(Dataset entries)

Segment Open

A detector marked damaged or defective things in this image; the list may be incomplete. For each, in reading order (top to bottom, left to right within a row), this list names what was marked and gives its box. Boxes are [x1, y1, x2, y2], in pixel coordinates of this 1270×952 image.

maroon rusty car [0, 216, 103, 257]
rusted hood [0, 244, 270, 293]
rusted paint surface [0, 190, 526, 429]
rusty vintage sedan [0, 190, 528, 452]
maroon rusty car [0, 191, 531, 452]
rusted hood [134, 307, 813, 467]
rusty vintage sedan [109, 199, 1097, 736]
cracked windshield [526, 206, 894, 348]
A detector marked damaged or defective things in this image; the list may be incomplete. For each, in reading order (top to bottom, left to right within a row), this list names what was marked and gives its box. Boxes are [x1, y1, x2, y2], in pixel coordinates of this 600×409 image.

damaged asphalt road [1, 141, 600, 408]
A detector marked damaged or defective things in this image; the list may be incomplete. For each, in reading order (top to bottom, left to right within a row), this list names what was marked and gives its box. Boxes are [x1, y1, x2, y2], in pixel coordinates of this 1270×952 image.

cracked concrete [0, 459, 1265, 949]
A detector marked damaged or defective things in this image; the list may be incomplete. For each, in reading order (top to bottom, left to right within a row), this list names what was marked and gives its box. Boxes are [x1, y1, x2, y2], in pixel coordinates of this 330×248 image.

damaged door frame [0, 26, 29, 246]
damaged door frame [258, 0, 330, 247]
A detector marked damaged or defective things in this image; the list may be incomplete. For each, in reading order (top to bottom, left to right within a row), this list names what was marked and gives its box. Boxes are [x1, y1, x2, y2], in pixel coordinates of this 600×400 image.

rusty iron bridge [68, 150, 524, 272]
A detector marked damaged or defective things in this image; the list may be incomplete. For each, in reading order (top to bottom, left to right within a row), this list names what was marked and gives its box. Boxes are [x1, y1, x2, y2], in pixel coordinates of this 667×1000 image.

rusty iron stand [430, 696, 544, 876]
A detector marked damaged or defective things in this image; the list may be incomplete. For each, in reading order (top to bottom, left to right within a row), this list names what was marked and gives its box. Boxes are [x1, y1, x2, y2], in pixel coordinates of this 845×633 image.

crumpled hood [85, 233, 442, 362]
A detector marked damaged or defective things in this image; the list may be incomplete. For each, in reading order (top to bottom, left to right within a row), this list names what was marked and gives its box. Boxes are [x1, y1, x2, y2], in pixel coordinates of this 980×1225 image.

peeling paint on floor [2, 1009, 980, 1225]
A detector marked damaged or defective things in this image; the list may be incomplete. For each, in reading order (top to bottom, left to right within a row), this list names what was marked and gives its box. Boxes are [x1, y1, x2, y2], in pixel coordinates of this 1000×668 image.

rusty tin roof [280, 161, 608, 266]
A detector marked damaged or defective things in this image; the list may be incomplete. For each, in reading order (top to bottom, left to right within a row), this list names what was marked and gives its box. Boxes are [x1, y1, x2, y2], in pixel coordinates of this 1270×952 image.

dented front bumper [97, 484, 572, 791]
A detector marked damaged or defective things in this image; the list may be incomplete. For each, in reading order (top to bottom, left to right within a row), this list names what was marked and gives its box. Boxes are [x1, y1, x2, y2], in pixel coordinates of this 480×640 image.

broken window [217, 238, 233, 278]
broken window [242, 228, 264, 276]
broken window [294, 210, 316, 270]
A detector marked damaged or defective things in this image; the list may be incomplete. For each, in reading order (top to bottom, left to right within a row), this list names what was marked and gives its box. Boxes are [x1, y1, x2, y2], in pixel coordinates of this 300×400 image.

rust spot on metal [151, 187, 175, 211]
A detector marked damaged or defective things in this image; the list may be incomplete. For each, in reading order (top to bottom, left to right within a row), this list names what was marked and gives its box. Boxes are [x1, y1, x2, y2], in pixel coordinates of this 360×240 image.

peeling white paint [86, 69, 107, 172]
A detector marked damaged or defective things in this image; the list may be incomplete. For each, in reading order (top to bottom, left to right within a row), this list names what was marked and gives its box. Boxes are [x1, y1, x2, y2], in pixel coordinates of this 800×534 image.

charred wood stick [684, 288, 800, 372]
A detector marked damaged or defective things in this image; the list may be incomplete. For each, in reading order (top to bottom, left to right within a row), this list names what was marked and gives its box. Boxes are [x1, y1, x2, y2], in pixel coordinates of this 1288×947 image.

Segment Closed

Exercise description.
Give back every entry, unchanged in any way.

Answer space.
A detector marked damaged or defective things in this image; the list may be incomplete. For each, in reading order (top to bottom, left to right within a row), this list names what was marked and gives its box. Boxes are [x1, y1, x2, y2], in pixel coordinates of this 1270×952 image.

maroon rusty car [0, 216, 103, 257]
rusted hood [0, 244, 270, 293]
rusted paint surface [0, 190, 526, 429]
rusty vintage sedan [0, 190, 528, 452]
maroon rusty car [0, 191, 531, 452]
rusted hood [134, 307, 813, 467]
rusty vintage sedan [109, 199, 1097, 736]
cracked windshield [526, 206, 894, 348]
A detector marked damaged or defective things in this image; the list may be incomplete. For each, in reading order (top to bottom, left to right within a row), this list names what was marked and gives its box. Boxes are [x1, y1, x2, y2], in pixel coordinates of this 600×409 image.

damaged asphalt road [1, 141, 600, 408]
A detector marked damaged or defective things in this image; the list may be incomplete. For each, in reading order (top to bottom, left to right within a row), this list names what was marked and gives its box. Boxes are [x1, y1, x2, y2], in pixel coordinates of this 1270×952 image.

cracked concrete [0, 459, 1265, 949]
A detector marked damaged or defective things in this image; the list may be incomplete. For each, in reading order (top to bottom, left to right within a row), this list names what was marked and gives its box. Boxes are [x1, y1, x2, y2], in pixel coordinates of this 330×248 image.

damaged door frame [0, 26, 29, 246]
damaged door frame [258, 0, 330, 247]
A detector marked damaged or defective things in this image; the list may be incomplete. For each, in reading order (top to bottom, left to right within a row), this list names what was marked and gives its box. Boxes are [x1, y1, x2, y2], in pixel coordinates of this 600×400 image.

rusty iron bridge [68, 150, 524, 272]
A detector marked damaged or defective things in this image; the list may be incomplete. For each, in reading order (top to bottom, left to right within a row), this list names what was marked and gives its box. Boxes are [x1, y1, x2, y2], in pixel coordinates of this 667×1000 image.

rusty iron stand [430, 696, 544, 876]
A detector marked damaged or defective things in this image; the list may be incomplete. For each, in reading order (top to bottom, left to right within a row), this list names what was marked and gives its box. Boxes are [x1, y1, x2, y2], in pixel coordinates of this 845×633 image.

crumpled hood [85, 233, 442, 362]
A detector marked damaged or defective things in this image; the list may be incomplete. For each, in reading order (top to bottom, left to right within a row), this list names what was marked and gives its box. Boxes are [x1, y1, x2, y2], in pixel coordinates of this 980×1225 image.

peeling paint on floor [2, 1009, 980, 1225]
A detector marked damaged or defective things in this image; the list may be incomplete. For each, in reading order (top to bottom, left to right within a row), this list names what was marked and gives its box. Boxes are [x1, y1, x2, y2], in pixel coordinates of this 1000×668 image.

rusty tin roof [280, 161, 608, 266]
A detector marked damaged or defective things in this image; the list may be incomplete. For each, in reading order (top to bottom, left to right within a row), this list names what was marked and gives its box. Boxes are [x1, y1, x2, y2], in pixel coordinates of this 1270×952 image.

dented front bumper [97, 484, 572, 791]
A detector marked damaged or defective things in this image; the list may be incomplete. For each, in reading order (top to bottom, left to right within a row), this list names what was marked and gives its box. Boxes are [x1, y1, x2, y2], in pixel coordinates of this 480×640 image.

broken window [217, 238, 233, 278]
broken window [242, 228, 264, 276]
broken window [294, 210, 316, 270]
A detector marked damaged or defective things in this image; the list may be incomplete. For each, in reading order (top to bottom, left to right within a row), this list names what was marked and gives its box. Boxes are [x1, y1, x2, y2], in pixel coordinates of this 300×400 image.

rust spot on metal [151, 187, 175, 211]
A detector marked damaged or defective things in this image; the list may be incomplete. For each, in reading order (top to bottom, left to right within a row), this list names what was marked and gives its box. Boxes are [x1, y1, x2, y2], in pixel coordinates of this 360×240 image.

peeling white paint [86, 69, 107, 172]
A detector marked damaged or defective things in this image; the list may be incomplete. For each, in reading order (top to bottom, left to right within a row), this list names what was marked and gives its box. Boxes are [x1, y1, x2, y2], in pixel coordinates of this 800×534 image.

charred wood stick [684, 288, 800, 372]
A detector marked damaged or defective things in this image; the list may be incomplete. For each, in reading order (top to bottom, left to right within a row), this list names what was marked and gives its box. Boxes are [x1, y1, x2, y2], in pixel coordinates of this 1288×947 image.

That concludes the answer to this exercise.